Pick out every line in the material below that contains the string "wall", and copy each of those lines in full.

SOURCE DATA
+--

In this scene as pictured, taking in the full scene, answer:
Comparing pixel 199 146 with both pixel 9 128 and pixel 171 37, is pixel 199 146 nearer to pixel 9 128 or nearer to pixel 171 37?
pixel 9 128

+--

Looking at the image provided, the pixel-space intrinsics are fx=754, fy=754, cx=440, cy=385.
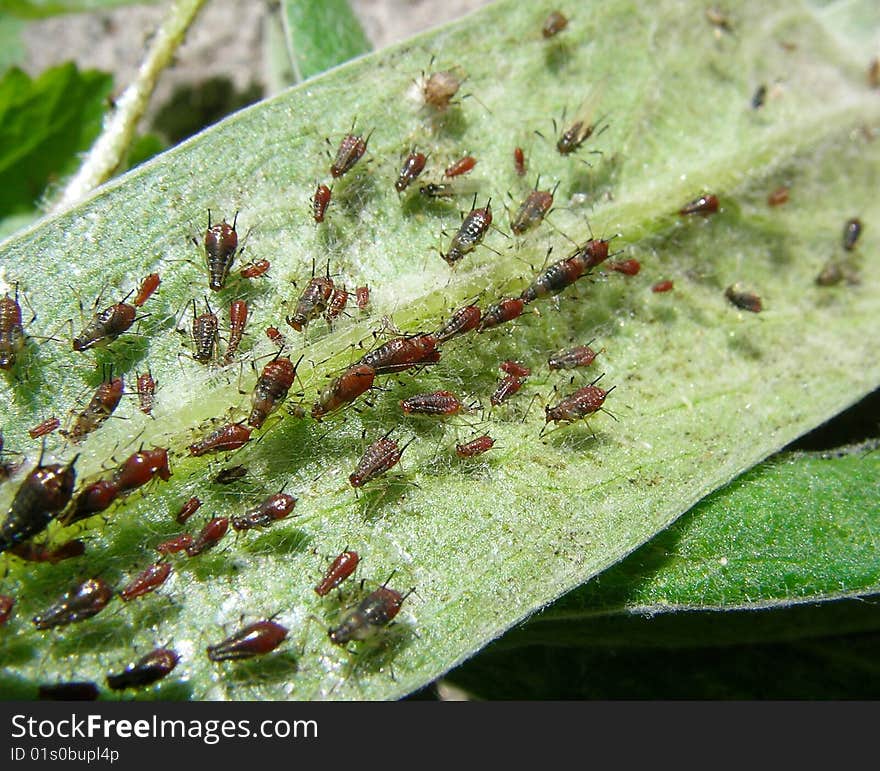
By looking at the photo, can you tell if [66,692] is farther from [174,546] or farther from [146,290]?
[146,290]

+--

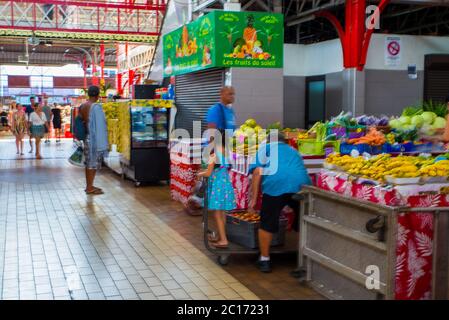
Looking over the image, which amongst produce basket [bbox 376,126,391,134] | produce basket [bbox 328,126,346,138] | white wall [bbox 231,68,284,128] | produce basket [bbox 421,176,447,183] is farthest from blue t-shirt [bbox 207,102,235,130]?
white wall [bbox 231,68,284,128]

+--

REPLY TO THE EXERCISE
Looking over the image, which amongst produce basket [bbox 376,126,391,134] | produce basket [bbox 328,126,346,138] | white wall [bbox 231,68,284,128] | produce basket [bbox 421,176,447,183] is farthest from blue t-shirt [bbox 207,102,235,130]?
white wall [bbox 231,68,284,128]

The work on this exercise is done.